» EXERCISE
Give back exactly the lines of the material below, starting with the line with "Tanzania, site E03, 2011-09-12 20:22:35." and going on through the line with "common name: hippopotamus".

» ENTRIES SHOWN
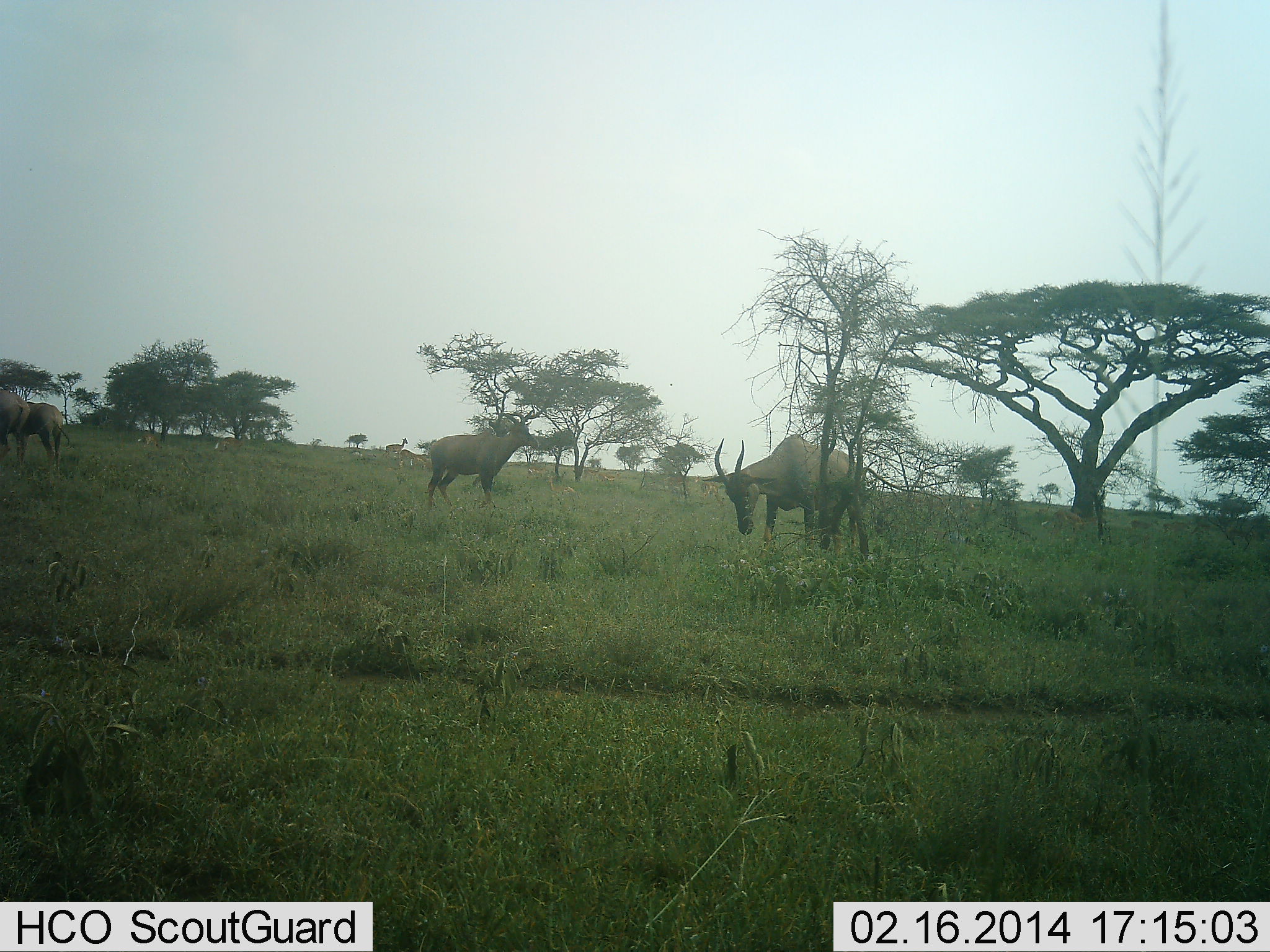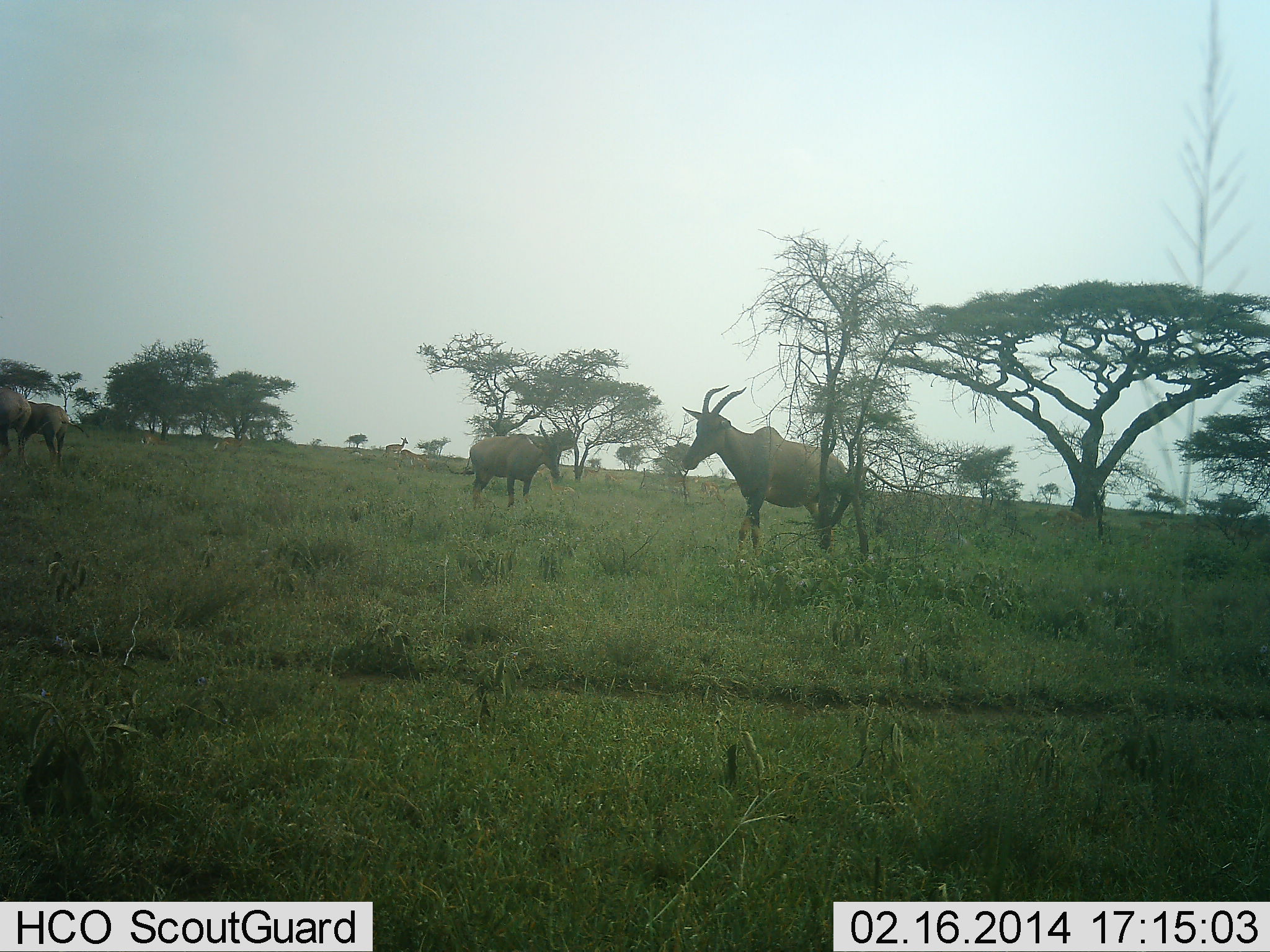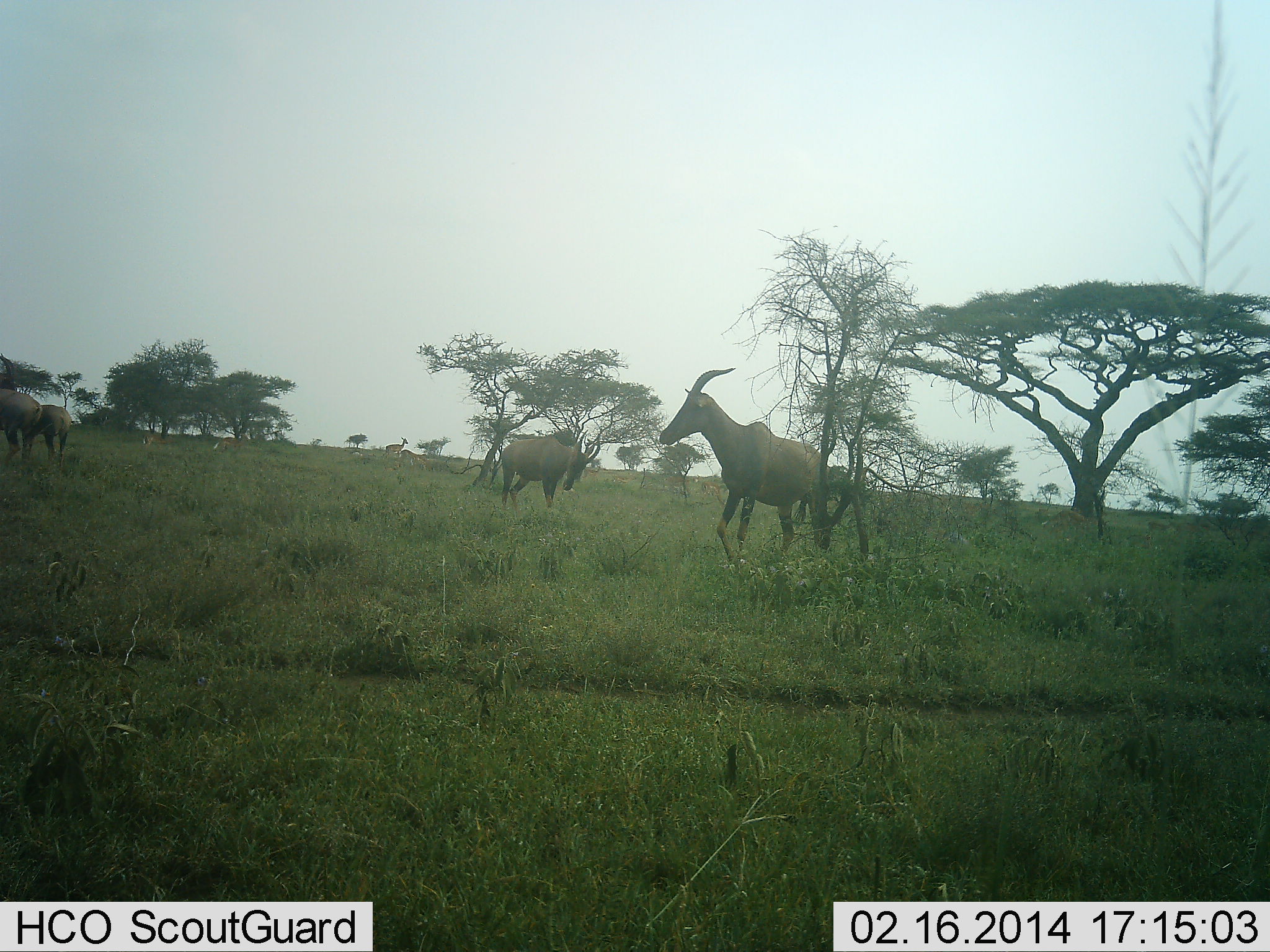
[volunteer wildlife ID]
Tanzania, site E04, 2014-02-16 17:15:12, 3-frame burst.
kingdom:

--

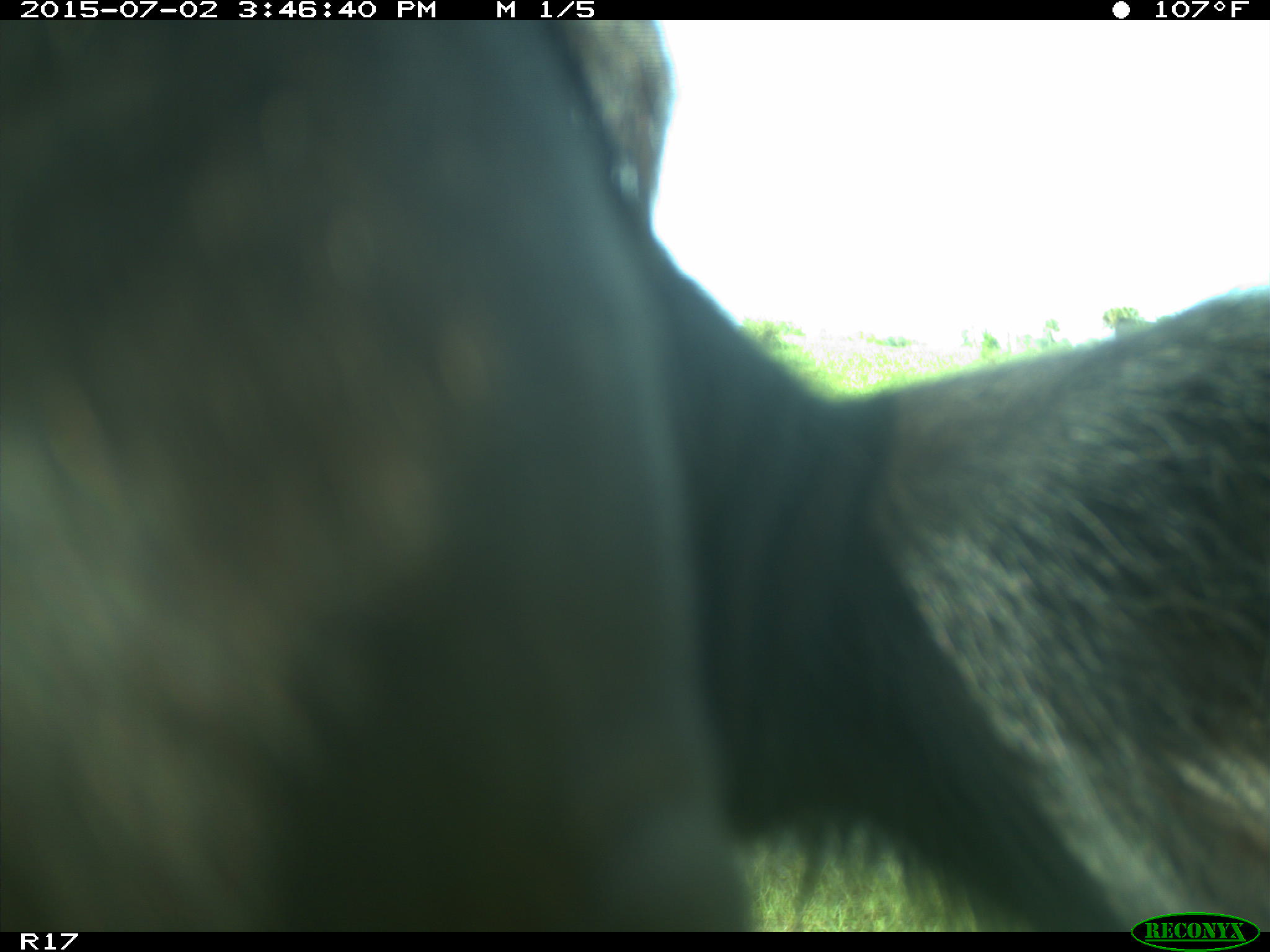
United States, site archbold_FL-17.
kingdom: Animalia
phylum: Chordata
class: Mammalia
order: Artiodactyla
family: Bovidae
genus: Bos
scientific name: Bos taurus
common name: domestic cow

* * *

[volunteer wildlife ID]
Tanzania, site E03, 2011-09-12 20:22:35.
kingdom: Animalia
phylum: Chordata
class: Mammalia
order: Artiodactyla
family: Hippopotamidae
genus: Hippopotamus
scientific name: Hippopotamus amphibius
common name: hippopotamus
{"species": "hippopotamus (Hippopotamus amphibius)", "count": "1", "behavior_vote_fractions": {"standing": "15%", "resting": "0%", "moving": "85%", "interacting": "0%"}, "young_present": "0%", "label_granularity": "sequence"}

» RESULT OF THE EXERCISE
Tanzania, site E03, 2011-09-12 20:22:35.
kingdom: Animalia
phylum: Chordata
class: Mammalia
order: Artiodactyla
family: Hippopotamidae
genus: Hippopotamus
scientific name: Hippopotamus amphibius
common name: hippopotamus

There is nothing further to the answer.